Esta joven era una ciudadana común y corriente; una mujer del pueblo, podría decirse, utilizando términos familiares para nosotros. Su desaparición, probablemente a partir de un secuestro, y la tenaz lucha de su madre, Susana Trimarco, la sacaron del anonimato y la incluyeron en la historia trágica de la Argentina.
Marita es una nueva desaparecida, en un país donde la desaparición de personas se incluye en el rincón más doloroso de la historia colectiva. La reconstrucción de su calvario, parcial y con cuentagotas, recuerda, inexorablemente, al que vivieron las víctimas del terrorismo de Estado en los campos de exterminio.
No es la única desaparecida en democracia, aunque junto con Fernanda Aguirre, aquella adolescente de trece años desaparecida misteriosamente en Entre Ríos, en 2004, y la diseñadora María Cash más presentes en la conciencia colectiva debido a la lucha de sus familias y al impacto de su caso en los medios. Son centenares los casos anónimos que demuestran la impotencia del Estado para brindar seguridad a las personas.

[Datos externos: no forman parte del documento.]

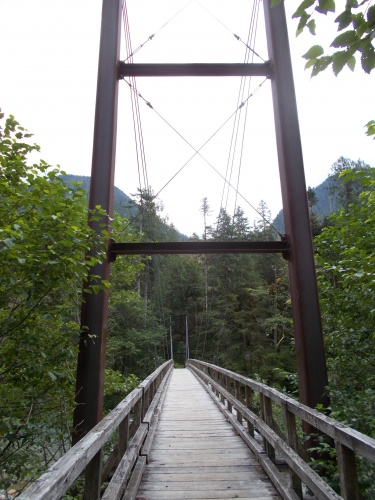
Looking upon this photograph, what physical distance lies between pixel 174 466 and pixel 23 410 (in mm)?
1429

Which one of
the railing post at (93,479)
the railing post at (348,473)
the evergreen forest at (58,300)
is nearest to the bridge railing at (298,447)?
the railing post at (348,473)

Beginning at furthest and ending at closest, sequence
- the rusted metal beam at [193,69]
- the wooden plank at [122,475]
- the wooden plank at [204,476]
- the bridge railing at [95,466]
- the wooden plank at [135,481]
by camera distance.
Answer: the rusted metal beam at [193,69] < the wooden plank at [204,476] < the wooden plank at [135,481] < the wooden plank at [122,475] < the bridge railing at [95,466]

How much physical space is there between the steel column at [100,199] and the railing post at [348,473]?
2529 millimetres

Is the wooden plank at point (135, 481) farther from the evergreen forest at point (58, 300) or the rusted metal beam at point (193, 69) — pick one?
the rusted metal beam at point (193, 69)

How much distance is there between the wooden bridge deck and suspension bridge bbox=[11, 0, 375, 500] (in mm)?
11

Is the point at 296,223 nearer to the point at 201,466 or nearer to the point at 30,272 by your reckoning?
the point at 201,466

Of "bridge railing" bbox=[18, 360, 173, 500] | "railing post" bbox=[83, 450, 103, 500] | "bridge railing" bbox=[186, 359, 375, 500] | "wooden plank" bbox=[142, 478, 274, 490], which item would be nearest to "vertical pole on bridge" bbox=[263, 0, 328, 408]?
"bridge railing" bbox=[186, 359, 375, 500]

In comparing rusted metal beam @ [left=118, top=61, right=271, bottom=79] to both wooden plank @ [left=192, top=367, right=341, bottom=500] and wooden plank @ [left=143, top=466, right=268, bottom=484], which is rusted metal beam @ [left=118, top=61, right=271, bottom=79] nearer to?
wooden plank @ [left=192, top=367, right=341, bottom=500]

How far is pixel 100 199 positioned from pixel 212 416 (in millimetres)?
3790

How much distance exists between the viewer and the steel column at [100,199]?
392 cm

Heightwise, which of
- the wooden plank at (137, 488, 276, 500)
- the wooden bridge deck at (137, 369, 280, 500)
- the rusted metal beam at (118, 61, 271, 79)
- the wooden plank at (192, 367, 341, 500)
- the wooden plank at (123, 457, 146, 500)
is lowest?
the wooden bridge deck at (137, 369, 280, 500)

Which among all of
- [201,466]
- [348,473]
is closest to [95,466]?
[348,473]

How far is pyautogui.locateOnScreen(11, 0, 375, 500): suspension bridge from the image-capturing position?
6.12ft

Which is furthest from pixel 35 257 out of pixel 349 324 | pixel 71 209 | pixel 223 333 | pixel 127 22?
pixel 223 333
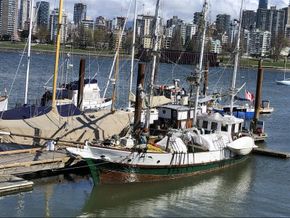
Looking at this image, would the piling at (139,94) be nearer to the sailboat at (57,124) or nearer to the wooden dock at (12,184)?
the sailboat at (57,124)

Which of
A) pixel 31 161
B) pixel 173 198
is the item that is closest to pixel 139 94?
pixel 173 198

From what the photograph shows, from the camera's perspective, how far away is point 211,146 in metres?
41.9

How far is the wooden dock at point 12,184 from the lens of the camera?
32.1 m

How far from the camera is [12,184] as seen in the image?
32438 mm

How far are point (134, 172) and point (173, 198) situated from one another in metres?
3.02

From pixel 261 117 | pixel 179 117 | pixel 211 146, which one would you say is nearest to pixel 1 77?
pixel 261 117

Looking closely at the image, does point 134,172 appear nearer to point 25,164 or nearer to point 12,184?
point 25,164

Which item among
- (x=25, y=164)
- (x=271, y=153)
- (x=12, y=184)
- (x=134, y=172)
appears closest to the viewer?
(x=12, y=184)

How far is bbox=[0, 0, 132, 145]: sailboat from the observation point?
39.3 metres

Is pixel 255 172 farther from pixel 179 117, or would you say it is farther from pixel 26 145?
pixel 26 145

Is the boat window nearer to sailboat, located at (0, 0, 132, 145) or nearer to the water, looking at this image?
the water

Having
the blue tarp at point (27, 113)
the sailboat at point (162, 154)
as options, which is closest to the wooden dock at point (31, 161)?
the sailboat at point (162, 154)

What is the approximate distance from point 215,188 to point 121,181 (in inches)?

Marita, Fernanda y María remiten a un flagelo que los organismos internacionales denuncian con insistencia como uno de los grandes desafíos del siglo XXI, que es la trata de personas.
Las mafias y sus víctimas están entre nosotros, a nuestro lado. La recuperación de una joven salteña de quince años en un prostíbulo de Jujuy, donde estuvo esclavizada durante un año y medio, también nos interpela. No se sabe su nombre y solo se conoció el desenlace, pero nadie podrá devolverle ese año de martirio, lejos del hogar.

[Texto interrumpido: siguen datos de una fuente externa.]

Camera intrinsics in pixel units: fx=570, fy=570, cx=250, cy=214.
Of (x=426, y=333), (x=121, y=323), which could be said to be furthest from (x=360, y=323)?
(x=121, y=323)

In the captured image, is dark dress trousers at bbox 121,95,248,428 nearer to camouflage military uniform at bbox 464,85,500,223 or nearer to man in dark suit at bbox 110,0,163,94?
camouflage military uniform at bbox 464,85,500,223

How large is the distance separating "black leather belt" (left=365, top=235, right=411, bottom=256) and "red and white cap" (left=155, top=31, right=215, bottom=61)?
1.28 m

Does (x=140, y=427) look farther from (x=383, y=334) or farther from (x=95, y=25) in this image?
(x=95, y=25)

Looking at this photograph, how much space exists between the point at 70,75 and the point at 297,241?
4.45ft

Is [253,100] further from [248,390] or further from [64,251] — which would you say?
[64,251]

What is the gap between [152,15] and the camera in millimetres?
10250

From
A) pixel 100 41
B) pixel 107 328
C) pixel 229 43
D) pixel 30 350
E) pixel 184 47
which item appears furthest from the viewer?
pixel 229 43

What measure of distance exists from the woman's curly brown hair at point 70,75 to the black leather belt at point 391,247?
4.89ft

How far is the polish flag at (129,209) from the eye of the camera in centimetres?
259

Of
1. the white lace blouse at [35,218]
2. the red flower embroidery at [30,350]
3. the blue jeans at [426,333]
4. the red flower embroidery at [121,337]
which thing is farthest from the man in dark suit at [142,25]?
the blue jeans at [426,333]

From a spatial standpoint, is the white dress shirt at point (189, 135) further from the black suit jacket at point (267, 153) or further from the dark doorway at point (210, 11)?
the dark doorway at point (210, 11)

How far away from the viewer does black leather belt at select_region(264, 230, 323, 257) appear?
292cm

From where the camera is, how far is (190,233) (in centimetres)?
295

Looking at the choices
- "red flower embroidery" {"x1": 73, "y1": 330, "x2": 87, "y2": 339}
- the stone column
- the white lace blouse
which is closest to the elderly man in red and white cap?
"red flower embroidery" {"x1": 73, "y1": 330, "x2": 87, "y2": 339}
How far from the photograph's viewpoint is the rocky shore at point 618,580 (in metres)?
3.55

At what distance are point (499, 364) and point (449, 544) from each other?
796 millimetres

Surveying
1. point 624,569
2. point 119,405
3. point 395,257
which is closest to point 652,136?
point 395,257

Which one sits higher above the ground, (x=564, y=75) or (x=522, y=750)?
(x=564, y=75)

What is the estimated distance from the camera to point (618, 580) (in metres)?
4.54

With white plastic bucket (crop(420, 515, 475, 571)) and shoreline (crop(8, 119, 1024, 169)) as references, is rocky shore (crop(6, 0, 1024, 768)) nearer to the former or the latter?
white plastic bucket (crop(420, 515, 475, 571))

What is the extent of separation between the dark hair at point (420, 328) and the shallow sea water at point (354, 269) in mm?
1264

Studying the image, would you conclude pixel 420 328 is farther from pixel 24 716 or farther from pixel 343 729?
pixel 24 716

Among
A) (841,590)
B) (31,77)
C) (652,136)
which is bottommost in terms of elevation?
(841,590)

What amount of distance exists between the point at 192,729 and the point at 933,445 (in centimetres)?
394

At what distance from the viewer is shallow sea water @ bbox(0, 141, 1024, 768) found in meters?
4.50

La conmoción del ciudadano común y pacífico causada por la absolución de los acusados en el caso de Marita Verón es el reflejo de una sociedad que se siente desguarnecida, sin seguridad y sin Justicia.

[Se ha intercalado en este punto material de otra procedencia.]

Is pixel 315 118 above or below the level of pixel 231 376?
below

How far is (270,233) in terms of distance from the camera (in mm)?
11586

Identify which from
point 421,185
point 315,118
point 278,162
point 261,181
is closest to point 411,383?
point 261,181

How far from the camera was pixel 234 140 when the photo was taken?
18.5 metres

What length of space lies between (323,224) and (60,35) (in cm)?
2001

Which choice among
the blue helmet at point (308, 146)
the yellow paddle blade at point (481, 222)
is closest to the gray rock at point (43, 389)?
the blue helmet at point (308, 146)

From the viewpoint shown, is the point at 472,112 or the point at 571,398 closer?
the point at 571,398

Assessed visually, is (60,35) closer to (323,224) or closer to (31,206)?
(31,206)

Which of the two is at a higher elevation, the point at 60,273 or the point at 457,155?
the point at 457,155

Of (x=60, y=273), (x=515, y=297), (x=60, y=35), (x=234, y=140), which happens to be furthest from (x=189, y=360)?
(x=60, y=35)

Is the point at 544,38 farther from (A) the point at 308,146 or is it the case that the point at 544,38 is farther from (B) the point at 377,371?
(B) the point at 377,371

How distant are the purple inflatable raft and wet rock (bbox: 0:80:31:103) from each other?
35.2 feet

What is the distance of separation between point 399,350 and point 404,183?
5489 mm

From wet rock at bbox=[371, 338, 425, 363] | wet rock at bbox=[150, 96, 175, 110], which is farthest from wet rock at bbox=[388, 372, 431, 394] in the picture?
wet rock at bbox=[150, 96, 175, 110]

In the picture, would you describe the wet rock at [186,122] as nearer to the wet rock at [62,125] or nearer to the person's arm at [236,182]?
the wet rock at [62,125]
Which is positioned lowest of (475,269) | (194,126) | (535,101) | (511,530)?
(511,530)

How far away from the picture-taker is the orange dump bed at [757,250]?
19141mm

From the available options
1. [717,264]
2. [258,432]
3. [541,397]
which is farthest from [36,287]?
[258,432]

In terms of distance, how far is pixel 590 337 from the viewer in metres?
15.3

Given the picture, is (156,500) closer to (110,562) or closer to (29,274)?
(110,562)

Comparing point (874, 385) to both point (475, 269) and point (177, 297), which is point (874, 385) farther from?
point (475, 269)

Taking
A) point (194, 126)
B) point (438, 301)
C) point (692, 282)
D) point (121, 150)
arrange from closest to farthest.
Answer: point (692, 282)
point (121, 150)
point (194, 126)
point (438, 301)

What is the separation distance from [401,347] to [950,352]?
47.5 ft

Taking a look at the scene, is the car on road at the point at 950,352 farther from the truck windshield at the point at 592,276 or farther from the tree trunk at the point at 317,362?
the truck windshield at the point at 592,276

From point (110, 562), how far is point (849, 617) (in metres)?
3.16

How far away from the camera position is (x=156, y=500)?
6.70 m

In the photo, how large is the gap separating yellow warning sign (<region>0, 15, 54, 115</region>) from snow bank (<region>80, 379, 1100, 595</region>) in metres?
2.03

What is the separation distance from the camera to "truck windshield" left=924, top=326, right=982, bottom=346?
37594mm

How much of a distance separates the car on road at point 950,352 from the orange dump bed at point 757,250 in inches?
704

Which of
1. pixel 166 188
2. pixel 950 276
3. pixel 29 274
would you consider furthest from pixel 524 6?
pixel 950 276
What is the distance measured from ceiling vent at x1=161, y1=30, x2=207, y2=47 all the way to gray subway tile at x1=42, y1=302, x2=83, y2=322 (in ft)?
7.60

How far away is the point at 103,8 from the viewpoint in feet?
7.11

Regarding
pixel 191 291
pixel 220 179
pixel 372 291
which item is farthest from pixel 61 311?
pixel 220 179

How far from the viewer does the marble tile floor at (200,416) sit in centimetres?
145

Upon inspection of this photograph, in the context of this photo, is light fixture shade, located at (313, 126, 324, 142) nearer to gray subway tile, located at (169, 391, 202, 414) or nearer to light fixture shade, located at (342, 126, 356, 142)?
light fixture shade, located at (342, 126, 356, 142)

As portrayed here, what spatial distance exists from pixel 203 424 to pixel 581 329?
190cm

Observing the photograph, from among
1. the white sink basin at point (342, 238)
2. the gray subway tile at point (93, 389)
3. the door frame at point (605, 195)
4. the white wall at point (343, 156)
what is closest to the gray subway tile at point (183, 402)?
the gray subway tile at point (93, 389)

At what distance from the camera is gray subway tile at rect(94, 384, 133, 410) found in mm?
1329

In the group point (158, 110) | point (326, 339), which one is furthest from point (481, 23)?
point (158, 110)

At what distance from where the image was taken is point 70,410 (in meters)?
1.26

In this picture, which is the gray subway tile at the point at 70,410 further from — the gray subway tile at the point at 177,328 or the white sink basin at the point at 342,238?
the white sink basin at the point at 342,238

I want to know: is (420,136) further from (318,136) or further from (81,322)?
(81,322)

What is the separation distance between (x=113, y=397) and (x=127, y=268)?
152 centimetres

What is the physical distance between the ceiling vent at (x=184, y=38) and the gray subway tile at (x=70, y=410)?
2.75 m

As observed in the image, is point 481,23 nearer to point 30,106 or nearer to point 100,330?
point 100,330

La demanda de seguridad, que para muchos gobernantes sería fruto de una sensación errónea, se manifiesta en estos días en forma genuina e inequívoca.
Luego de diez años, en un caso que cobró trascendencia mundial, la Cámara tucumana deja sin culpables la causa y anticipa que en el expediente no hay elementos para condenar a los imputados. Los jueces, no obstante, indican que esas personas tienen antecedentes en el negocio de la prostitución. Simplemente, no están en condiciones de condenarlos por la falta de pruebas. La condena sin pruebas es linchamiento y, además, en el orden jurídico argentino, a una persona se la juzga por un hecho y no por su historia.
Las acusaciones contra los imputados provienen de los testimonios de muchas jóvenes que fueron víctimas de esas mafias. Si no hay pruebas, como dice el tribunal, y el caso llegó a esta instancia, es porque fallaron la Secretaría de Seguridad, la Policía, el Ministerio Público y los jueces intervinientes.
Los jueces piensan que se trata de un crimen mafioso. Si hay mafias es porque el Estado no las combate. La imagen del gobernador José Alperovich departiendo sonriente con uno de los acusados por Susana Trimarco ayuda a entender por qué naufragó el juicio.
No son los tres jueces, sino el Estado el que ha fracasado en la obligación de encontrar a Marita Verón, explicar qué ha sido de ella y condenar a los criminales.
La trata de personas, el narcotráfico y el tráfico de armas siguen siendo los grandes negocios ilegales en el mundo. Existen y prosperan porque encuentran la complicidad de autoridades, dirigentes políticos, legisladores y jueces que actúan con venalidad, ya sea porque aceptan coimas o porque son débiles frente a la extorsión.
El Estado, y no la madre de la víctima, es el responsable de proteger a la gente e investigar los crímenes. La demora de un año y medio que se tomó la Cámara de Diputados para abordar la ley de trata de personas es una muestra categórica de la vulnerabilidad y la fragilidad de ese Estado frente a las mafias.